Je poursuis la description de notre stratégie ERP : après l’explication, le rassemblement. Il est nécessaire en effet de rassembler au niveau européen, où nos secteurs restent trop souvent divisés et où la gestion collective reste à construire. Il existe en France des coalitions, à l’image de la coalition française pour la diversité culturelle ou de France créative ; les Britanniques ont créé la « Creative industry federation UK», mais à l’échelon européen il n’existe pas encore de coalition qui nous regroupe tous. Nous y travaillons et avons bon espoir d’aboutir dans les années qui viennent.

Il existe toutefois une organisation de sociétés d’auteurs au niveau mondial, créée en France il y a bientôt un siècle : la Confédération internationale des sociétés d’auteurs et composteurs. La CISAC fédère trois grandes organisations : d’une part la « Writers and directors worldwide » présidé par le Français Yves Nilly, d’autre part le Conseil international des créateurs de musique (CIAM) présidé par l’Italien Lorenzo Ferrero, enfin le CIAGP pour les arts graphiques, présidé par notre compatriote Hervé Di Rosa. Il existe aussi une fédération internationale des auteurs littéraires, mais elle ne fait hélas pas encore partie de la CISAC. Il faudrait que tout cela se développe, de façon à structurer le pôle représentant les écrivains et à renforcer le pouvoir d’influence de la CISAC. Nous fêterons à Paris en juin 2016 son 90ème anniversaire : il faut que nous puissions faire des propositions à cette occasion.

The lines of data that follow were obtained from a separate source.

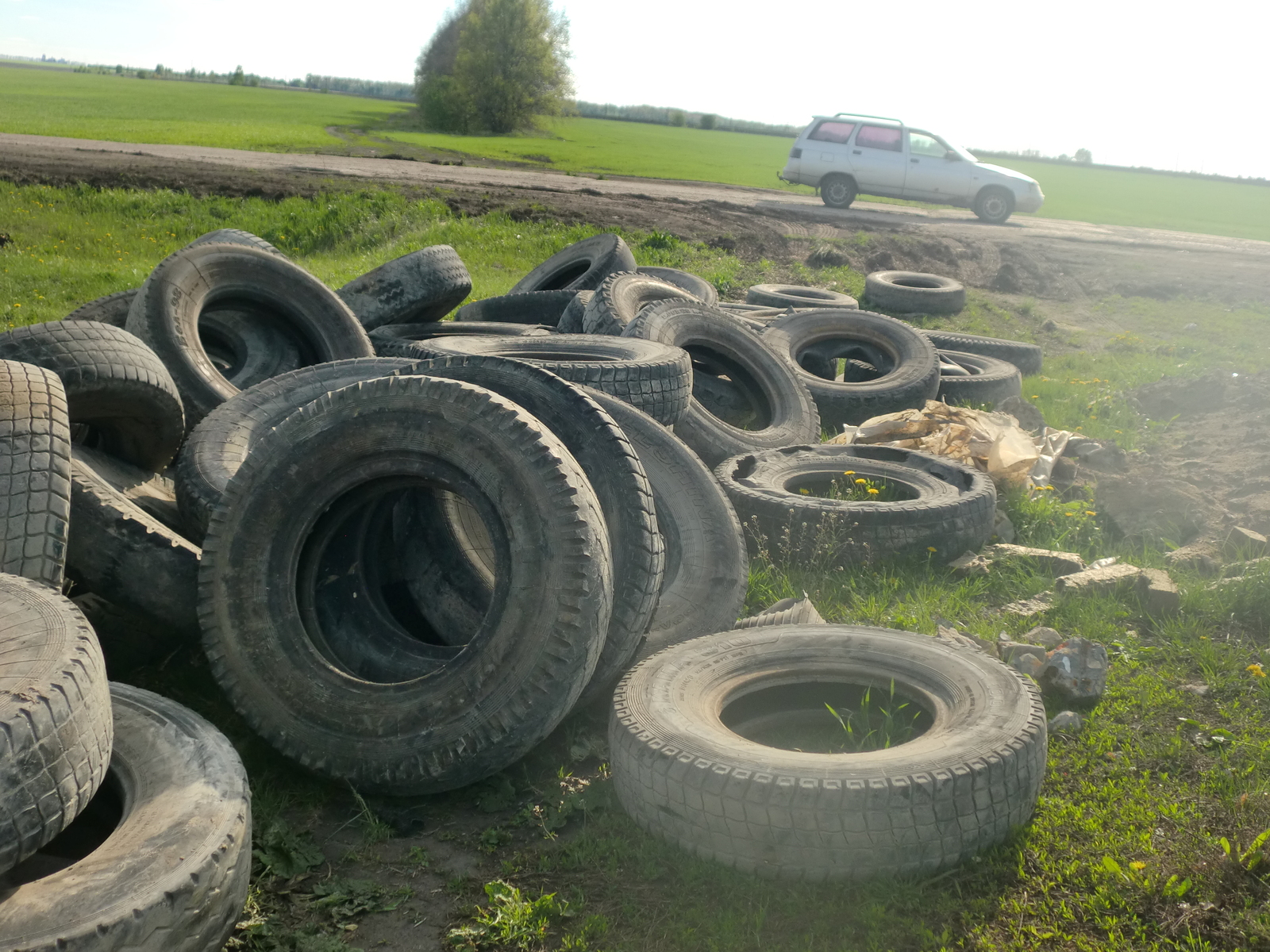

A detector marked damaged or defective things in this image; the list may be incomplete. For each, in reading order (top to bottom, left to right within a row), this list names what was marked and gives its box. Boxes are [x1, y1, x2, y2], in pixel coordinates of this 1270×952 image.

broken concrete chunk [730, 590, 826, 628]
broken concrete chunk [940, 546, 991, 578]
broken concrete chunk [1003, 590, 1054, 622]
broken concrete chunk [984, 546, 1080, 578]
broken concrete chunk [1054, 562, 1143, 590]
broken concrete chunk [1143, 565, 1181, 619]
broken concrete chunk [1162, 539, 1219, 578]
broken concrete chunk [1219, 527, 1270, 559]
broken concrete chunk [1022, 625, 1060, 647]
broken concrete chunk [1035, 635, 1105, 701]
broken concrete chunk [1048, 711, 1086, 733]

J’en arrive au troisième point de notre stratégie ERP : proposer. La Sacem organise des séminaires, travaille à une plateforme pédagogique, passe des partenariats, par exemple avec le réseau Canopé (ex CNDP) pour publier des livrets destinés aux enfants expliquant ce que sont la propriété intellectuelle et la gestion collective. Au niveau européen, nous publions ensemble, avec la SACD, avec la SCAM et avec la CISAC, la Revue internationale du droit d’auteur. Nous avons également lancé l’idée d’une « contribution internet créative », de façon à impliquer les intermédiaires techniques de l’internet, qui dans certains cas ne payent rien à la création. Concernant cette question du transfert de valeur, une nouvelle étude sera d’ailleurs publiée cet automne et l’on peut se féliciter de voir ce thème rentrer dans l’agenda de la Commission européenne. L’ensemble des grands acteurs économiques de l’internet (particulièrement les moteurs de recherche et les réseaux sociaux) doivent assumer leurs responsabilités, à l’image de ceux d’entre eux qui d’ores et déjà signent des licences et rémunèrent la création.

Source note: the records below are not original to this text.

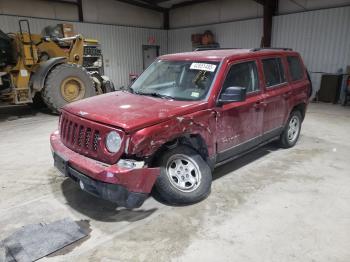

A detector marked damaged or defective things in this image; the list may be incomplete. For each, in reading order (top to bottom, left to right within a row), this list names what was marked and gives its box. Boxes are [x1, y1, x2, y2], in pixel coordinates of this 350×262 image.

crumpled hood [63, 92, 208, 133]
damaged front bumper [50, 131, 159, 209]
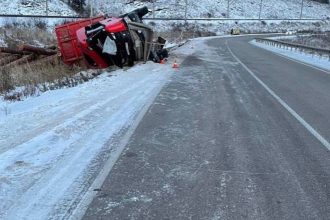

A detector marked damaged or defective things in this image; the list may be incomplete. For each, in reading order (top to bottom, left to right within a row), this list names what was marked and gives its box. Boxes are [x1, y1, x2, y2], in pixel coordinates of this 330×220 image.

overturned red truck [55, 6, 168, 68]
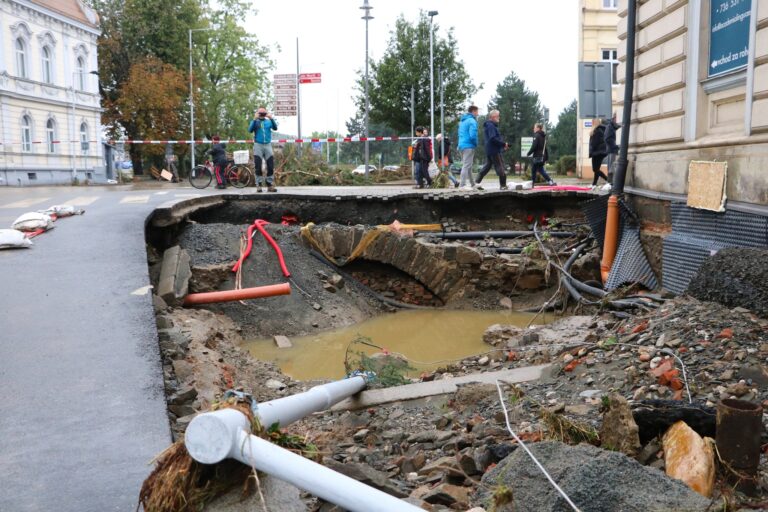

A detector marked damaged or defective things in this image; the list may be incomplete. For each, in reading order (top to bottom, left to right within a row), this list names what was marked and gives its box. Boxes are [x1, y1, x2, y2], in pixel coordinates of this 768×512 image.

Comment faire pour qu’au niveau global nous puissions porter une vision et des propositions ? Nous pensons que l’événement de juin 2016 à Paris sera un rendez-vous important, pour lequel j’appelle de mes vœux une coopération renforcée entre nous tous. La démarche France créative a été rejointe cette année par une vingtaine de nouveaux partenaires dont le CNC. Il faut être en mesure de porter tous les enjeux au niveau global et notamment ceux du livre, d’où l’importance d’une participation de la SGDL à cette aventure, participation qui nous honorerait.
Il faut aussi s’emparer du sujet du domaine public, à l’image de l’initiative Europeana conduite par Jean-Noël Jeanneney pour contrer Google. Cette bibliothèque numérique européenne dont le financement dépend de la Commission européenne, manque malheureusement de moyen et il conviendrait de la relancer.

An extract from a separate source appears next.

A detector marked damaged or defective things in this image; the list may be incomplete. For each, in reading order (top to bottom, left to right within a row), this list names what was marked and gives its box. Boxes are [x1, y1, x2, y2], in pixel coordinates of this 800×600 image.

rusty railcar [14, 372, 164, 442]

Le vrai problème du domaine public ne concerne pas la protection intellectuelle ou le droit d’auteur, mais bien le fait qu’une partie en reste inaccessible, soit en raison de l’absence de numérisation, soit à cause de la privatisation opérée par des acteurs privés. À nous de nous emparer de cette problématique, d’insister pour que les œuvres soient bien indexées et qu’elles restent libres d’accès. À cet égard, les entreprises privées ou publiques doivent veiller à utiliser des standards techniques qui garantissent cette accessibilité au public.  En résumé, nous devons poursuivre notre stratégie d’explications, de rassemblement, de propositions.